## EXERCISE BRIEF
Find the line in the entries below that contains "content_type: text/html". Repeat it exactly, and every line after it through the line that contains "Un champion suédois".

(RECORD EXTRACTS Opens)

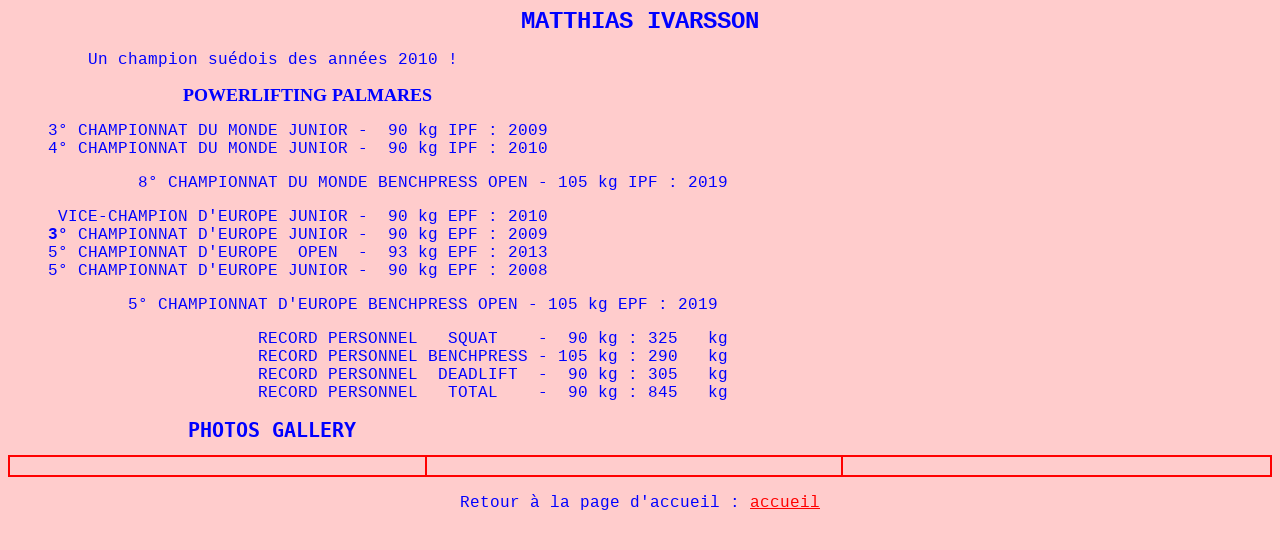

--- FILE ---
content_type: text/html
request_url: https://benchpresschampion.com/CHAMPIONS2/Ivarsson.html
body_size: 1076
content:
<!DOCTYPE HTML PUBLIC "-//W3C//DTD HTML 4.01 Transitional//EN">
<html lang="fr-fr"><head>






















<meta http-equiv="Content-Language" content="fr">
<meta http-equiv="Content-Type" content="text/html; charset=windows-1252">
<meta name="GENERATOR" content="Microsoft FrontPage 4.0">
<meta name="ProgId" content="FrontPage.Editor.Document"><title>Ivarsson</title>

<style fprolloverstyle="">A:hover {color: #FF0000; font-family: Courier New; font-size: 12 pt}
</style></head><body alink="#ff0000" bgcolor="#ffcccc" link="#ff0000" text="#0000ff" vlink="#ff00ff">


<p align="center"><font face="Courier New" size="5"><b>MATTHIAS IVARSSON<br>
</b></font></p><p align="left"><font face="Courier New">&nbsp;&nbsp;&nbsp;&nbsp;&nbsp;&nbsp;&nbsp;
Un champion suédois des années 2010 !</font></p>
<p><b><font size="4">&nbsp;&nbsp;&nbsp;&nbsp;&nbsp;&nbsp;&nbsp;&nbsp;&nbsp;&nbsp;&nbsp;&nbsp;&nbsp;&nbsp;&nbsp;&nbsp;&nbsp;&nbsp;&nbsp;&nbsp;&nbsp;&nbsp;&nbsp;&nbsp;&nbsp;&nbsp;&nbsp;&nbsp;&nbsp;&nbsp;&nbsp;&nbsp;&nbsp;&nbsp;
POWERLIFTING PALMARES</font></b></p>
<p style="font-family: Courier New;"><span style="font-family: Courier New,Courier,monospace;"> &nbsp; &nbsp; </span><span style="font-family: Courier New,Courier,monospace; font-weight: normal;">3° CHAMPIONNAT DU MONDE JUNIOR -&nbsp; 90 kg IPF : 2009</span><span style="font-family: Courier New,Courier,monospace;"><br>
</span><span style="font-family: Courier New,Courier,monospace;">&nbsp; &nbsp; 4</span><span style="font-family: Courier New,Courier,monospace; font-weight: normal;">° CHAMPIONNAT DU MONDE JUNIOR -&nbsp; 90 kg IPF : 2010</span><span style="font-family: Courier New,Courier,monospace; font-weight: normal;"></span><br style="font-family: Courier New,Courier,monospace; font-weight: normal;">






</p>
<span style="font-family: Courier New,Courier,monospace;">&nbsp; &nbsp;&nbsp;&nbsp;&nbsp;&nbsp;&nbsp;&nbsp;&nbsp;&nbsp;&nbsp; </span><span style="font-family: Courier New,Courier,monospace; font-weight: normal;">8° CHAMPIONNAT DU MONDE BENCHPRESS OPEN - 105 kg IPF : 2019</span><br style="font-family: Courier New,Courier,monospace; font-weight: normal;">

(RECORD EXTRACTS Closes)

## TASK ANSWER
content_type: text/html
request_url: https://benchpresschampion.com/CHAMPIONS2/Ivarsson.html
body_size: 1076
content:
<!DOCTYPE HTML PUBLIC "-//W3C//DTD HTML 4.01 Transitional//EN">
<html lang="fr-fr"><head>






















<meta http-equiv="Content-Language" content="fr">
<meta http-equiv="Content-Type" content="text/html; charset=windows-1252">
<meta name="GENERATOR" content="Microsoft FrontPage 4.0">
<meta name="ProgId" content="FrontPage.Editor.Document"><title>Ivarsson</title>

<style fprolloverstyle="">A:hover {color: #FF0000; font-family: Courier New; font-size: 12 pt}
</style></head><body alink="#ff0000" bgcolor="#ffcccc" link="#ff0000" text="#0000ff" vlink="#ff00ff">


<p align="center"><font face="Courier New" size="5"><b>MATTHIAS IVARSSON<br>
</b></font></p><p align="left"><font face="Courier New">&nbsp;&nbsp;&nbsp;&nbsp;&nbsp;&nbsp;&nbsp;
Un champion suédois des années 2010 !</font></p>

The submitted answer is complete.